If foot arches help absorb the impact from running, how are people able to run with flat feet?

I have collapsed arches and it’s the first thing that doctors and podiatrists point out when I come with an injury. I may have to go with custom orthotics but I’m experimenting now with OTC orthotics and stability/motion control shoes. The question I have is - how are flat footed people able to run pain free if the arch of a foot helps absorb some of the impact of running? I can tell right now that I have nothing to absorb the impact when my foot hits the ground. I can feel it all the way up to my knees. One of the sports docs I’ve seen was amazed that I can even run the mileage that I run on them. From what I’ve read about foot arches, they provide two primary roles. They help absorb the initial impact when the foot hits the ground and they assist in transferring force during toe off. It seems that orthotics don’t really do anything as far the role of arches but limit movement to prevent overpronation.

Can anyone provide some insight into this??

Same story here. On advice of my pt, I picked up some Powerstep inserts. I take out the insoles that come with my running shoes and replace them with the Powersteps.

I built up tolerance over a few days, wearing them for 2 hours just walking around, then 4, then all day. Started running with them 20 minutes, then 40… Now I use them in all my shoes (work, bike, hang out, running) and it feels strange when I don’t have them.
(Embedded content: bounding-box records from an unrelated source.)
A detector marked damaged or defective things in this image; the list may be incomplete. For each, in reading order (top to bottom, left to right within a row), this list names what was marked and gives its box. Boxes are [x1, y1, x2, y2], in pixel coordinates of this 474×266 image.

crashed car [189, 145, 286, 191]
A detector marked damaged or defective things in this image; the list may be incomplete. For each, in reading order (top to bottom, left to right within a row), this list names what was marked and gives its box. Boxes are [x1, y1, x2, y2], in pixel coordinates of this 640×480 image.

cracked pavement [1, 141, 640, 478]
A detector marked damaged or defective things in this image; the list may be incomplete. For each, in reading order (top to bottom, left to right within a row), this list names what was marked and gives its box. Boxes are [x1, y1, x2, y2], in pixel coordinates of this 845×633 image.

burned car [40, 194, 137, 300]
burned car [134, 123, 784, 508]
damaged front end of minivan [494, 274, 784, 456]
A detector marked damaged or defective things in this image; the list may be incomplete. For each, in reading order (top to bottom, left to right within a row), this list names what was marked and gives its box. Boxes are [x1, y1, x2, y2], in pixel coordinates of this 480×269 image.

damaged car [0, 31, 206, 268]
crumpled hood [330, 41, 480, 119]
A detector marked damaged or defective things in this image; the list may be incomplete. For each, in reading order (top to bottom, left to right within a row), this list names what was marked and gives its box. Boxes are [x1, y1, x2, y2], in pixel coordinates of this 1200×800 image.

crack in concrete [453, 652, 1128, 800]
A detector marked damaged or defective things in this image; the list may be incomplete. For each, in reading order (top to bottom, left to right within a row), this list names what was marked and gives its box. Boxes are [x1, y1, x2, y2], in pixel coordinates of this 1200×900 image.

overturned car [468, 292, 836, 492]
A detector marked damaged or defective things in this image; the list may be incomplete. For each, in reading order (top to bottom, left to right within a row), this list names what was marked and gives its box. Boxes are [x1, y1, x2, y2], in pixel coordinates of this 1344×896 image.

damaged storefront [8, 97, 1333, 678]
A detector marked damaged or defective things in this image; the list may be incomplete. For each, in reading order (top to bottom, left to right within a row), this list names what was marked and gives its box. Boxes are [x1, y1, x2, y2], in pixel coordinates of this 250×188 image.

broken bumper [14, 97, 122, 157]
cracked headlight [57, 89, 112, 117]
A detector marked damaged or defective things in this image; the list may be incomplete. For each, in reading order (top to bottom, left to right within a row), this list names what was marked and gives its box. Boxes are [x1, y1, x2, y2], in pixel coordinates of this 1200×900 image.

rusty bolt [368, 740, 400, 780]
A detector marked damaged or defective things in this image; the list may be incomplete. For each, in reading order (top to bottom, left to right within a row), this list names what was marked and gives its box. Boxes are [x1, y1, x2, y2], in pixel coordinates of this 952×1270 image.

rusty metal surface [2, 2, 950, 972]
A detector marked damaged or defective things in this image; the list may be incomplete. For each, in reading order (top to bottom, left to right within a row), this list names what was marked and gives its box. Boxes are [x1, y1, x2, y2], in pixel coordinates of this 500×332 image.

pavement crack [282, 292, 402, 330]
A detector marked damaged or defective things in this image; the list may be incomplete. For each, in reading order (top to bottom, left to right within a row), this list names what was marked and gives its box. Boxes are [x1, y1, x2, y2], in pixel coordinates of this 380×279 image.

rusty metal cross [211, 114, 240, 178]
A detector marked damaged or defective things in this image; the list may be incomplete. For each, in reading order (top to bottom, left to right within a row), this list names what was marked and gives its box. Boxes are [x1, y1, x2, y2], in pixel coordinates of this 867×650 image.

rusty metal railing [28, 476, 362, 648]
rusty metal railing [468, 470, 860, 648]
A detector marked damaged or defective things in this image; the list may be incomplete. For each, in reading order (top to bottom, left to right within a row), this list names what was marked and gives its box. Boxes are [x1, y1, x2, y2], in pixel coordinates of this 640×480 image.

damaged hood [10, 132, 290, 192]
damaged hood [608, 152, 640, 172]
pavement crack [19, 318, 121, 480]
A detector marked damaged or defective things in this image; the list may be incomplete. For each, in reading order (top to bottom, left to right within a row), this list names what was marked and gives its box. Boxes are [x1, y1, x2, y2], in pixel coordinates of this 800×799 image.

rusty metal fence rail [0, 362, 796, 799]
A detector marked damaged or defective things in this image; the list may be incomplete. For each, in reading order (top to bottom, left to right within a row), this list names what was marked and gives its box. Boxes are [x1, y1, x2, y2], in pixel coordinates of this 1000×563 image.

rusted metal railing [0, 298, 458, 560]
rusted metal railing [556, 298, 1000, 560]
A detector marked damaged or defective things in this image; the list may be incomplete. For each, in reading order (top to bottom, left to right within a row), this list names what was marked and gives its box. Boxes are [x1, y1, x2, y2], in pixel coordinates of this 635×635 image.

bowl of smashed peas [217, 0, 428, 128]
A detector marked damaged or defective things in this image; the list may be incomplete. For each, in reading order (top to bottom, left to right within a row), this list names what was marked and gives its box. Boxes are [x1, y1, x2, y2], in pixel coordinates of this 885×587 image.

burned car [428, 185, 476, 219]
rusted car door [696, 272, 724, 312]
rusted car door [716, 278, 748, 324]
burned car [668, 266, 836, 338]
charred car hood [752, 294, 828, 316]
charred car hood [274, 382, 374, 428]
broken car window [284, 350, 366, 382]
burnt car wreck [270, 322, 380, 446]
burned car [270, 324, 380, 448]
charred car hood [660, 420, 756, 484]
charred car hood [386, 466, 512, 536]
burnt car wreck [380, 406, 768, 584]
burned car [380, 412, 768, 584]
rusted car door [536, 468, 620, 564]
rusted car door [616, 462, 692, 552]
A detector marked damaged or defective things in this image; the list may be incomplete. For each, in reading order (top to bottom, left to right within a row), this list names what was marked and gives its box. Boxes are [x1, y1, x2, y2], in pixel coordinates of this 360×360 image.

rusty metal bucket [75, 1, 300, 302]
I am using sturdy shoes for the bulk of my training (Brooks Adrenaline) and I race in something lighter BUT with arch support AND the Powersteps (Saucony Mirage).

Good luck

Also, strengthening quads, hammies and glutes will help. The flat foot can result in some instability when you get tired. The knee can track both inside and outside the proper path. Strengthening the run muscles can help.

Just because your static arch height is classified as “flat” does not mean that you have excessive motion at the ankle.

Dynamically, you may have an inflexible foot with a low arch that actually responds like someone who would be classified as having a “high” arch.

Short of someone video taping your form, and factoring in the static arch with the dynamic movement, I wouldn’t get too caught up in someone being surprised when you have flat feet. This is a misrepresentation of research and practical application if any professional would say you automatically need arch support with a rx orthotic without factoring in other variables (such as stride rate, stride length, hip flexion, knee flexion, pelvic drop, etc). All of these provide an important details.

This is especially true with those who misidentify their initial footstrike location (majority of people are incorrect), say they’ve adopted a midfoot strike, or think that heel striking is wrong (was in this camp once).

Without factoring in the other variables, if you go to a health professional with a run injury, many will often say 1) stop running 2) you run too much, or 3) here is an orthotic.

Also- the arch plays a role, but they do not absorb as much initial impact as much as the major muscles that correspond with the ankle, knee, and hip. Nor assist with transferring force during toe off (when people try to force a toe off to “run faster” this actually does more harm than good).

Current research also leaning toward a good quality, rigid insole (such as a superfeet) will often address many of the issues a rx ortho will, and pure motion control shoes (such as the brooks beast) may do more harm than good.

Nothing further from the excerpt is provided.